The kibbutz medic brought Hovra to Zehava Handelman’s house and put him in the living room, trying to keep him alive, but he didn’t make it.
“I was his kindergarten teacher,” Handelman said in an interview.
Handelman was hiding in her safe room with her two granddaughters, ages 5 and 3, who were visiting for the Sukkoth holiday.
To distract them, she let them watch cartoons on a phone. Her husband got his pistol. Her daughter and son-in-law were there as well, waiting for the military to get there.
“We felt like we were abandoned,” she said. “Where is the army?”
Bullets and grenades were flying everywhere, Balacasan said. When the Hamas team began to scatter, Balacasan and the others split up to hunt them down.
Looking for a better vantage point, Balacasan climbed to the roof of his parents’ house. It was on the last row of houses before the security fence and he could see everything.
“It was a very good position because I controlled not all, but a lot of the view of the fence, all the roads, inside the kibbutz, outside the kibbutz,” he said.
“And I kept shooting all the time.”
Six Israeli soldiers finally arrived in the afternoon, he said. “The army joined us and helped us to kill them,” he said.
A half-hour later, another dozen soldiers got there. By the time the fighting was done, three locals were dead, including a security officer, Maj. Ofir Erez.
The bodies of 15 Hamas fighters were recovered on the kibbutz. Some were carrying maps of Sufa, Balacasan said.

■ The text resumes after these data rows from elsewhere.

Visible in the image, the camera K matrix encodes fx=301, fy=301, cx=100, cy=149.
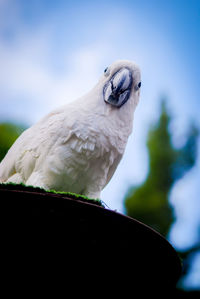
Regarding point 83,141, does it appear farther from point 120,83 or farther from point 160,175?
point 160,175

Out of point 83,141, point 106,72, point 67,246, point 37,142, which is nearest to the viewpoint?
point 67,246


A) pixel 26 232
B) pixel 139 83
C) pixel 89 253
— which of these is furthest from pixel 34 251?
pixel 139 83

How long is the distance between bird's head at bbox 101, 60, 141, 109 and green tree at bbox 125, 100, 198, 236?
640 cm

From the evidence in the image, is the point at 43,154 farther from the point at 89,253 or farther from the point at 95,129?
the point at 89,253

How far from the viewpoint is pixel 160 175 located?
960cm

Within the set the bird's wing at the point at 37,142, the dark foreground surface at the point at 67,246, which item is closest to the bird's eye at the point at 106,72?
the bird's wing at the point at 37,142

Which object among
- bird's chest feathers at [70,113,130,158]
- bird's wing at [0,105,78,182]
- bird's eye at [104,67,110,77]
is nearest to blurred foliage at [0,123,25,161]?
bird's wing at [0,105,78,182]

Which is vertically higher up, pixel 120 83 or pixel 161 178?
pixel 161 178

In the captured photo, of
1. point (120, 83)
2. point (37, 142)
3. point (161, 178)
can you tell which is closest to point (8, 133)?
point (161, 178)

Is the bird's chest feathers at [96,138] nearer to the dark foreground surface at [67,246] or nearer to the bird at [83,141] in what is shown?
the bird at [83,141]

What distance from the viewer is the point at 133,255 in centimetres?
148

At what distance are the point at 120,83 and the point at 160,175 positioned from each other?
25.3ft

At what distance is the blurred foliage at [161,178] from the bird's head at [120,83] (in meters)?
6.39

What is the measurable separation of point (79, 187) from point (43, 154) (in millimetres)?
351
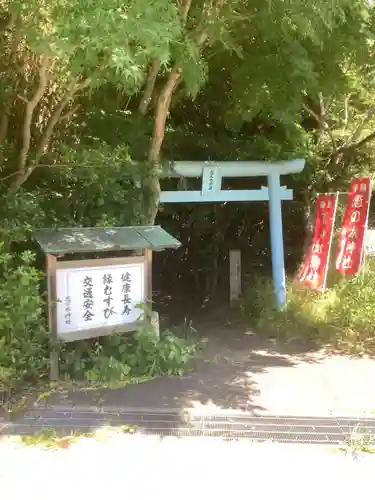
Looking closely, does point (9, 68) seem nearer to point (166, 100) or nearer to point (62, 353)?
point (166, 100)

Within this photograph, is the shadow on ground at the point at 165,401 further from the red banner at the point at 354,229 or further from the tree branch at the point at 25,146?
the tree branch at the point at 25,146

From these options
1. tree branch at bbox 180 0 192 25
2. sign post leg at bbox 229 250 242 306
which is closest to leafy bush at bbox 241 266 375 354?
sign post leg at bbox 229 250 242 306

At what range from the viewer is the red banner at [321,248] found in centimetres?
777

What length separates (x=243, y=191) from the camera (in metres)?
7.75

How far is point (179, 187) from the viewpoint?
301 inches

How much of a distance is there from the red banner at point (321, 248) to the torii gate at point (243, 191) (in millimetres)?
469

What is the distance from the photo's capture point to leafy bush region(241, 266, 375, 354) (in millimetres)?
6625

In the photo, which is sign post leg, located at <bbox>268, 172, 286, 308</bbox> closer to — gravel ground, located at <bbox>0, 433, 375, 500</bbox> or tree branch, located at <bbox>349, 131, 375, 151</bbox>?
tree branch, located at <bbox>349, 131, 375, 151</bbox>

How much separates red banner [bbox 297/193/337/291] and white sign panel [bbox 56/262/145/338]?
3.22 metres

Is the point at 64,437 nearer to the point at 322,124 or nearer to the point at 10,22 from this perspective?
the point at 10,22

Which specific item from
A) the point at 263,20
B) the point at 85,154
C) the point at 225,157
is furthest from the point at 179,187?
the point at 263,20

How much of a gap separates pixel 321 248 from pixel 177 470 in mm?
5210

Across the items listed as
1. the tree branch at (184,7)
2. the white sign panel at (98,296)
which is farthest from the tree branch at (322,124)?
the white sign panel at (98,296)

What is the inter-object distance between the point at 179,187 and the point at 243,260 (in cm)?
344
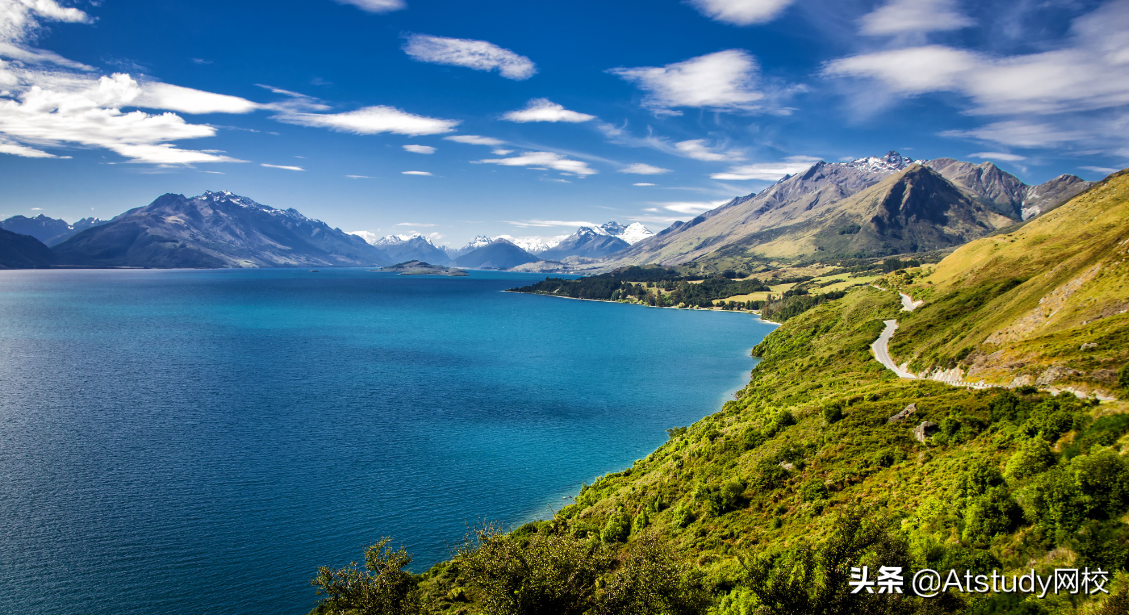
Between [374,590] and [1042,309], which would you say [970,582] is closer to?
[374,590]

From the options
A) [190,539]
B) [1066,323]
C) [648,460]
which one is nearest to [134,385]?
[190,539]

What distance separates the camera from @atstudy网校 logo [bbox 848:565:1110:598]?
23578 mm

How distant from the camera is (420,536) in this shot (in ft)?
170

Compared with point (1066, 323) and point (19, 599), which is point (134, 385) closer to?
point (19, 599)

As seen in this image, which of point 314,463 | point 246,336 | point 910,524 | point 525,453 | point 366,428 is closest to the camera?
point 910,524

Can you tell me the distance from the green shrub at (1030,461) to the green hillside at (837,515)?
0.34 ft

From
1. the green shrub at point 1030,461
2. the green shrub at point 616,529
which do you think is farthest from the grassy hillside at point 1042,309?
the green shrub at point 616,529

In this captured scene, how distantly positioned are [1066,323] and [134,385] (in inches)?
5313

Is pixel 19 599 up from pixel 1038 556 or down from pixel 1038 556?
down

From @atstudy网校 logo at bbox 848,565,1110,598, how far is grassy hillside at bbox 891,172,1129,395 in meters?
20.8

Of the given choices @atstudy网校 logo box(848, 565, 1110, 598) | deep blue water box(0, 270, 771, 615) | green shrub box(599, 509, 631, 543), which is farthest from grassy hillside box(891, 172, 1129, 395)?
deep blue water box(0, 270, 771, 615)

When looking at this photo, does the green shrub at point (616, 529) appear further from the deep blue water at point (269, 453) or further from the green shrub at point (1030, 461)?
the green shrub at point (1030, 461)

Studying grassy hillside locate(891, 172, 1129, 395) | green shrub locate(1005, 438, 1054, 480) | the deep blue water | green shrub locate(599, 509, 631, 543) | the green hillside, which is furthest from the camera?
the deep blue water

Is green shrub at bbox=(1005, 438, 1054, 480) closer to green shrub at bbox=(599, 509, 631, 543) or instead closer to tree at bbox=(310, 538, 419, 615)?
green shrub at bbox=(599, 509, 631, 543)
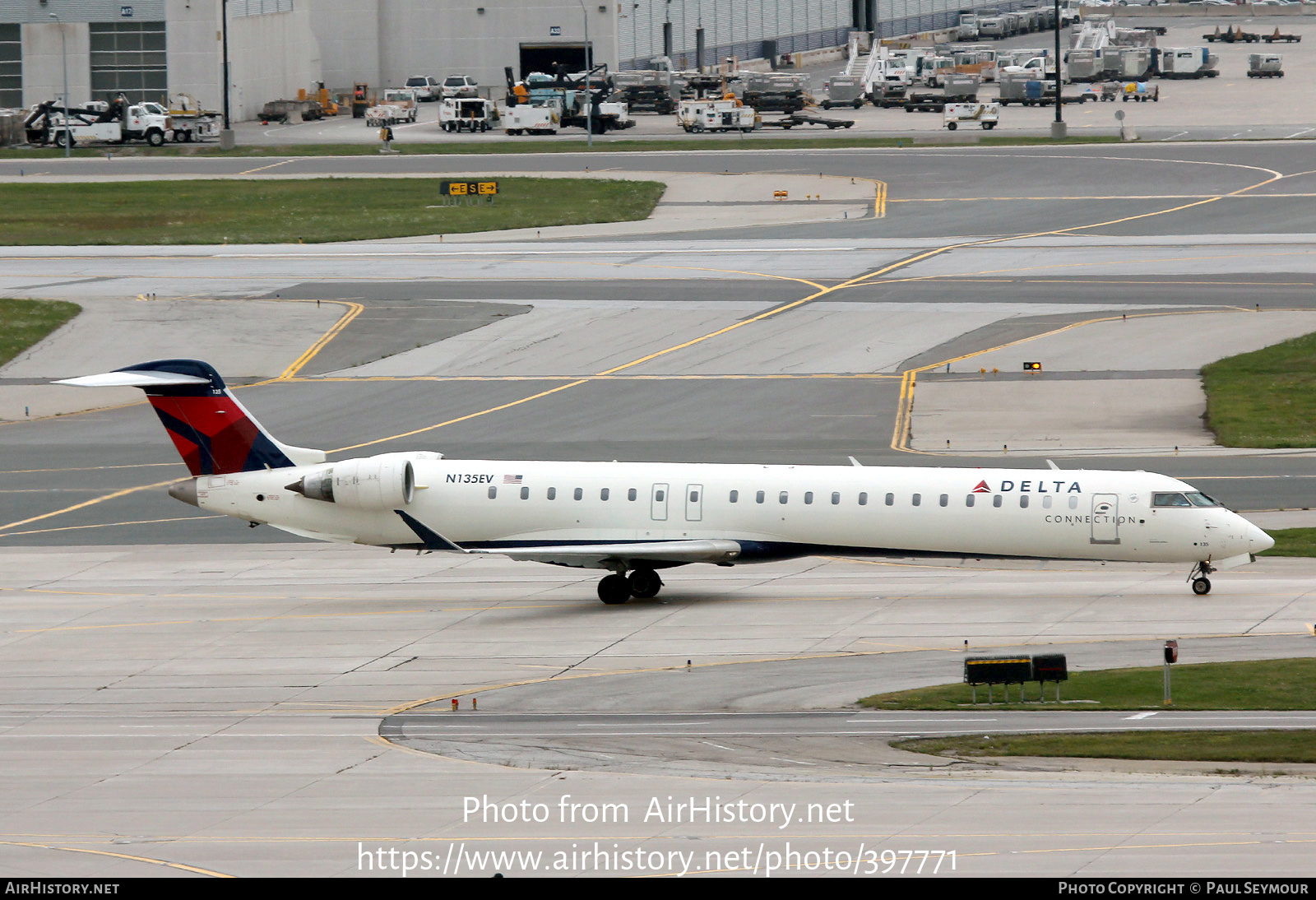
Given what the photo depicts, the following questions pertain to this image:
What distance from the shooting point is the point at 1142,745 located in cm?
2588

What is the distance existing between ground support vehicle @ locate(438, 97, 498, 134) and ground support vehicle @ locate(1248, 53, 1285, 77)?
69.8 metres

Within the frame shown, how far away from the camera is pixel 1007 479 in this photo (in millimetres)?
36844

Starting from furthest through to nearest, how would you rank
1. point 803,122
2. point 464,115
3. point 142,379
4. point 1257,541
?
point 464,115 → point 803,122 → point 142,379 → point 1257,541

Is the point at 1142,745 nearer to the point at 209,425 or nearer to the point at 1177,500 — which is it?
A: the point at 1177,500

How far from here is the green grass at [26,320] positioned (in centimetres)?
6994

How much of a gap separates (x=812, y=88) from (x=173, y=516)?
124 meters

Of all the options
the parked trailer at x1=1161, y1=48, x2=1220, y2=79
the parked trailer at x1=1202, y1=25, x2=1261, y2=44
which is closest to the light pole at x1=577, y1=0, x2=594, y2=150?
the parked trailer at x1=1161, y1=48, x2=1220, y2=79

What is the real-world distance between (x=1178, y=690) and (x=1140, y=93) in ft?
405

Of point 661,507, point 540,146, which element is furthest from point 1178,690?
point 540,146

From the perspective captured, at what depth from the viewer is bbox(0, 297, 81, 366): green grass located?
6994 centimetres

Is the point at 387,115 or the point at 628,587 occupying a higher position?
the point at 387,115

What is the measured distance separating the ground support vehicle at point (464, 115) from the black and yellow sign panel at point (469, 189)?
39059 mm

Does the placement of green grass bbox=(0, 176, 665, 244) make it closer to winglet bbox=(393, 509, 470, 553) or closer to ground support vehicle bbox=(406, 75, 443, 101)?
ground support vehicle bbox=(406, 75, 443, 101)

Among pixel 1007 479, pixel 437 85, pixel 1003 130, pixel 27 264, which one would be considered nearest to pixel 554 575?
pixel 1007 479
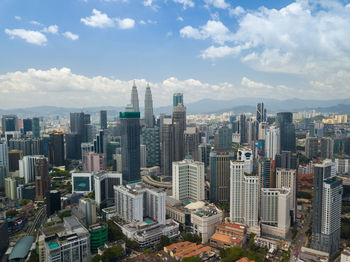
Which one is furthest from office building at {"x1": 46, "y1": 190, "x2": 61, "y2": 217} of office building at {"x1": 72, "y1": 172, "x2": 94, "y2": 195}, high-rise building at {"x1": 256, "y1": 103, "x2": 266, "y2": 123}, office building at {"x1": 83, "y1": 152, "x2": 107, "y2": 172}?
high-rise building at {"x1": 256, "y1": 103, "x2": 266, "y2": 123}

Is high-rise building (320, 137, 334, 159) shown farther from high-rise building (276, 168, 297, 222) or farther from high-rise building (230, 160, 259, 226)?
high-rise building (230, 160, 259, 226)

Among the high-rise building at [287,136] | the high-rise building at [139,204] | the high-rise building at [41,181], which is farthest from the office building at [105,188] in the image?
the high-rise building at [287,136]

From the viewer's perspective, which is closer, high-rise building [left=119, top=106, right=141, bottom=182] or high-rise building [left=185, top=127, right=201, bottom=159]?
high-rise building [left=119, top=106, right=141, bottom=182]

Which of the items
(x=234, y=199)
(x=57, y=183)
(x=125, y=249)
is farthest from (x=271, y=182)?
(x=57, y=183)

“They knew what they were doing but we the residents managed to destroy their plans,” he said.
Oded Ailam, a former director of counterterrorism at the Mossad intelligence agency, was not impressed with what he saw in the videos.
Although these were the supposed to be elite forces of Hamas, they showed little tactical skill, he said.
They moved like they were taking a “walk in the park,” he said. They looked more like gang members than soldiers, he said.
“These are amateurs,” he said.
They were also poorly equipped, he said, using Second World War-era weapons that can be seen in the video misfiring.
He said he believed Hamas leaders did not predict their gunmen would break through the border so easily and were unprepared when they did.
“They focused all of their efforts and their tactics and their planning to get in,” said Ailam, who spent 24 years in the Mossad, much of it focused on Hamas.
“And once they were inside, I don’t think they had a good plan,” he said. “I don’t think it was even pre-planned that they would massacre on that scale. I think it was an outcome of the surprise and the euphoria.”
Sufa is now a ghost town, its banana and mango trees untended.
Residents were evacuated to a hotel in Eliat, the resort city on the Gulf of Aqaba that some call the Las Vegas of Israel.
In the lobby, they sat together, trying to make sense of what they went through and what was next.
Handelman began to shake as she recounted the attack. A children’s book author, she didn’t know if she would ever go back.
There are bullet holes all over her walls. A man died in her living room.
“I’m not sure what I’m going to do,” she said. “I don’t know how the world can understand what we feel.”